Summary: Okay so we have a moral dominant selfish ******* whose moral code is effectively a null set ("Ought not do what society punishes, but society doesn't punish Jack") who you want to not be a murderhobo. So in essence this will behave like an amoral individual (though mentally the moral conflict might cause stress) same as the Jill I described would essentially behave as an amoral individual. So if you had a selfish ******* but needed them to have an amoral reason not to murderhobo what would it be? Easy answer is "they don't like murdering". Jack will do whatever they find fun but even being an ******* does not imply they find the gross exhausting tricky & noisy act of murder to be fun.

My advice: Look into what Jack finds fun. Sure Jack is a selfish ******* who will have his fun regardless of the cost to others (once learning about the no punishments nature of reality) but this does not entail that they would be an extreme sadist.

Hm...good points all around. Jack's probably a bit darker in what he finds fun than I've implied, but yeah, avoiding actually becoming a full-blown murderhobo shouldn't be too difficult once he gets past the current existential crisis.

OldTrees1
2016-07-07, 02:49 PM
Certainly fair on the amoral factors; ultimately, his amoral factors would be more "do what makes Jill happy", followed by "do what makes Jack happy", with the former being more important.

Also fair, I guess I misunderstood things.

Hm...good points all around. Jack's probably a bit darker in what he finds fun than I've implied, but yeah, avoiding actually becoming a full-blown murderhobo shouldn't be too difficult once he gets past the current existential crisis.

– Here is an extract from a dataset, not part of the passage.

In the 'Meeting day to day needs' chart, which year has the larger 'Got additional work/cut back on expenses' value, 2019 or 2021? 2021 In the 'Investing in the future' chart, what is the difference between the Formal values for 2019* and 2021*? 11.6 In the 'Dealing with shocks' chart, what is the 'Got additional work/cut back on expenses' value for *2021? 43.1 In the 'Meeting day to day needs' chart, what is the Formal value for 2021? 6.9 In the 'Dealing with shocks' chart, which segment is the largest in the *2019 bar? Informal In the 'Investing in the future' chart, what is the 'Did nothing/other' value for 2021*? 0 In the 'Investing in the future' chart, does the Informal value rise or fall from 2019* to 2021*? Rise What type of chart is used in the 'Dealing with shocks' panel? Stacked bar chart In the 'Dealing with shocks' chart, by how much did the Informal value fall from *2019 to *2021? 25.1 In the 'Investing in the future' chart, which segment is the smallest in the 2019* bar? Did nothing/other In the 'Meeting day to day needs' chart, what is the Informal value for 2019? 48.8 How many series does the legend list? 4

So generally Jack's dark fun will be restrained by what would make Jill unhappy but even when Jill would never know Jack's dark fun will be within game parameters.

Now the only unresolved part is how the existential crisis and moral reality crisis will affect Jack. Jack considers "Society punishes what one ought not do and thus what one ought not do is what society punishes" but Jack has not seen society punish anything. As a result, when being reflective, Jack might worry "If even that (insert last thing seen that went unpunished) is not immoral then what is immoral?". My sample size is too small to make any guesses about how that would affect Jack.

goto124
2016-07-07, 09:47 PM
So, let Jack undergo a character development arc where his tastes in what he finds enjoyable... changes to something less sociopathic? Maybe he just got sick of making so many people upset, and at some point realises he can derive happiness from other people's happiness. I won't really worry about unrealism in the speed or manner he develops, as long as you quickly get out of a manner of RP you really dislike.